I just ordered DirectTV (“$34.95 per month(1) with two upgrades(2), including HBO (3), Starz…, and covering up to 4 TVs(4)”) and then — after some mental arithmetic and a quick conversation with Rosanna — almost immediately canceled it. Indeed, the person whose unenviable job it was to close the sale had to read me what sounded like two pages of fine print legalese. I’m amazed that anyone agrees to the service at that point (part of the legalese required me to say “yes” but I never actually was asked to, which I found puzzling). From the cancelation process (during which I was offered a lower rate and a DSL bundle — even if you plan to keep the service, I strongly suggest you try canceling it — remember: telephone operators are standing by) it’s quite clear that cancelation of such orders is very common. The person handling my cancelation seemed demoralized and fatalistic. Why? Because:
- the $34.95 per month is only (a) after a rebate (seriously, why? how many bait-and-switches do you think it takes before your customer gets pissed off?) and (b) only for the first 12 months of a (c) 24 month commitment which (d) costs $20/month for early termination.
- the upgrades are not free and increase your $34.95 (or whatever) per month to a lot more. (And remember, the $34.95 goes up after the first twelve months.)
- for the first three months after which it’s $15.99/month for HBO and goodness knows how much for the rest.
- up to 4 TVs are covered for installation, but you pay extra per month per TV beyond the first, and extra again for HD per TV beyond the first, and extra again for any DVRs. This can easily add up to more than the plan itself.
As an aside: the “foot-in-the-door” technique (a.k.a. “bait-and-switch”) is a well-known sales technique, but there has to be some point at which it ceases being effective. I would like to think that these guys have gone well beyond this point but since they’re clearly not stupid I suspect that tacking on a half-dozen extra charges that more than double the up-front cost of the alleged deal actually works. (And I never did get to find out what taxes get slathered all over the bill at the end.)

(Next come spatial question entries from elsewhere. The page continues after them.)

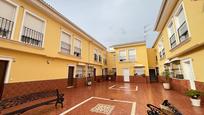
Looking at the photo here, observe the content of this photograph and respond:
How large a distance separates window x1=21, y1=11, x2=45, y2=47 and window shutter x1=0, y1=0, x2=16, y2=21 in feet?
2.26

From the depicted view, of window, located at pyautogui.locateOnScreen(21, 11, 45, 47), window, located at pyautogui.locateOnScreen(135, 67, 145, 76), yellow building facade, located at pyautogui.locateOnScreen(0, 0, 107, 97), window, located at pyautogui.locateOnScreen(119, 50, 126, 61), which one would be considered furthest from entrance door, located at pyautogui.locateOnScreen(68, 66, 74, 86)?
window, located at pyautogui.locateOnScreen(135, 67, 145, 76)

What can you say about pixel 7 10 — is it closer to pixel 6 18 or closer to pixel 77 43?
pixel 6 18

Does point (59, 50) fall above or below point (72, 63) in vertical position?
above

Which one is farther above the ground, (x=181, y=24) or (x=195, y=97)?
(x=181, y=24)

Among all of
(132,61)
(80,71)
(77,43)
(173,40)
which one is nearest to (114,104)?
(173,40)

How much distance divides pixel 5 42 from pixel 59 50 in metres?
4.05

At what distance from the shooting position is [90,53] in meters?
15.0

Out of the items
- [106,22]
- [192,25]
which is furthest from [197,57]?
[106,22]

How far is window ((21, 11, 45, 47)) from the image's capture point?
21.0ft

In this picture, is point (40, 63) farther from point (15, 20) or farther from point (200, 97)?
point (200, 97)

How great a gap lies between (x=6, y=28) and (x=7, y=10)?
3.64ft

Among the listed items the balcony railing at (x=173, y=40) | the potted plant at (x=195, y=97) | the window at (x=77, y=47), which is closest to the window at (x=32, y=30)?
the window at (x=77, y=47)

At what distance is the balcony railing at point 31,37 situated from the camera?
6.32 metres

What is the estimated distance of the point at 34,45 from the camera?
671 centimetres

After paring down the deal to its minimum (one TV with HD reception, no DVR) it was going to cost $34.95 per month (after rebate) for twelve months and then either $65.99 or $70.99 per month for the next 12 months. HBO (et al) would be free for the first three months and then $15.99 per month thereafter. The deal includes some kind of premium access to NFL coverage for this season which we need to cancel after the season ends but before the next season begins to avoid being billed for that. And to get the rebate in a timely manner we need to process the rebate before the installation takes place.

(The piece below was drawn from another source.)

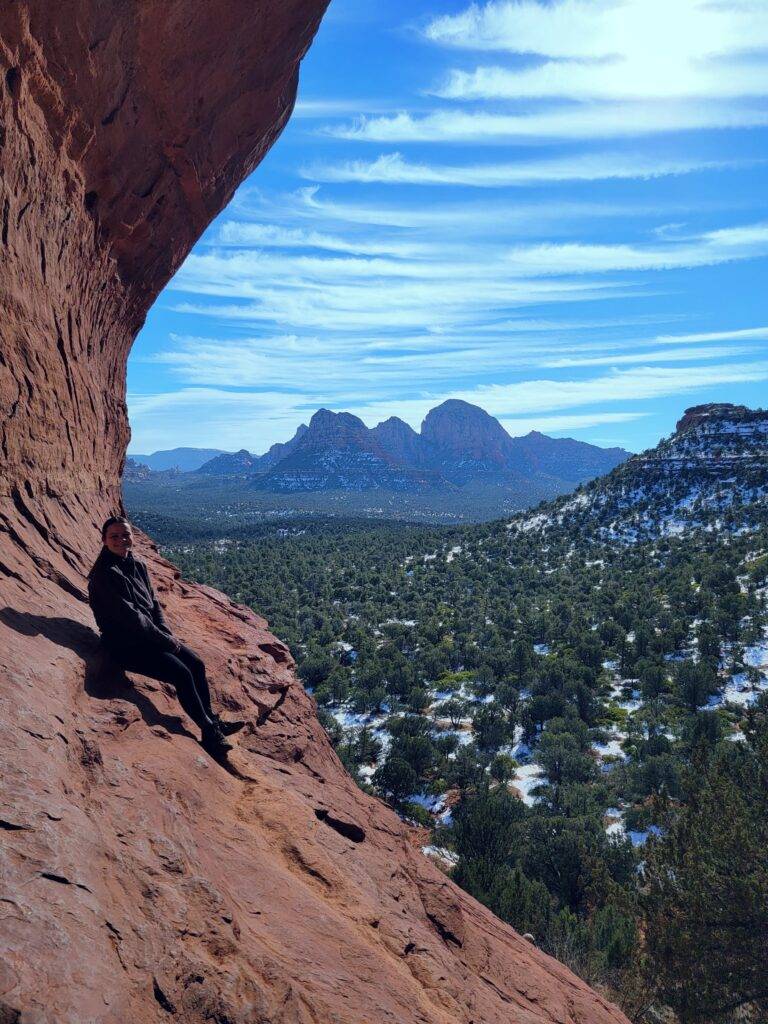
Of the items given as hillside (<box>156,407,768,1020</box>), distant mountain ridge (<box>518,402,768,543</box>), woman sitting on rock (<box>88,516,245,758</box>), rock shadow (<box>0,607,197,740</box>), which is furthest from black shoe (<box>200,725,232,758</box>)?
distant mountain ridge (<box>518,402,768,543</box>)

In other words, $1200 if I don’t make any mistakes. And people think Apple’s products are overpriced.
All of this to watch True Blood via HBO Go.
This is our second attempt to get access to True Blood Season 4. Our first attempt involved trying to change our Comcast Subscription by the absolute minimum amount necessary to get access to HBO on Xfinity. (“Xfinity” is a made-up word that you get by crossing out the word “infinity”. This is because “zero” is a common word and can’t be trademarked.) This first attempt spanned almost four weeks, including several waits on hold each over 30 minutes, and two identical “escalated” “engineering” tickets that were each supposed to be resolved within 72h but were in fact never resolved. (I did receive one call about one of the tickets shortly after having thrown in the towel and canceled the whole fiasco — I believe the person called to tell me the ticket was being closed because I had canceled the subscription.)

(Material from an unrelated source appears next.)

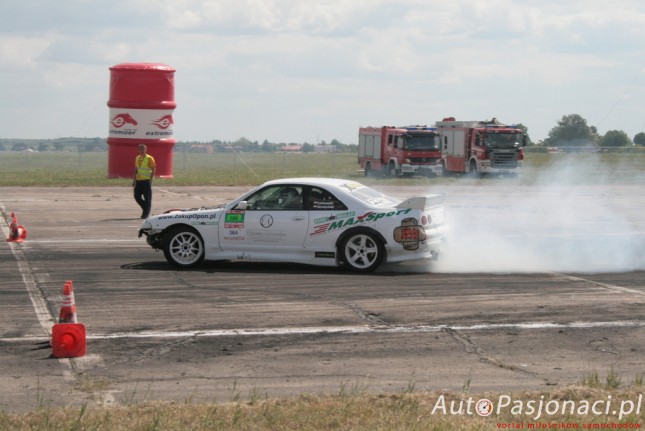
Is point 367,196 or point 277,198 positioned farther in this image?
point 367,196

Here’s the thing. I only did all this crap because I am, basically, an honest person. Stupidly honest, in fact. It’s not, for example, that I don’t know how Bittorrent works. If True Blood were available via Season Pass in iTunes at a ridiculously inflated price, I would cheerfully have paid for it. But nooooo. HBO wants to protect its ability to attract fools to satellite and cable TV subscriptions rather than simply giving people what they want at a reasonable, or in fact any, price.
In the time I wasted making one call to Comcast, I could have torrented the first episode and had the others drop automagically onto my hard disk overnight. Incidentally, for the three weeks we were subscribed to HBO via Comcast and yet unable to actually watch any HBO content, this would have meant illegally downloading content we were legally entitled to watch but couldn’t. That would be a fun lawsuit.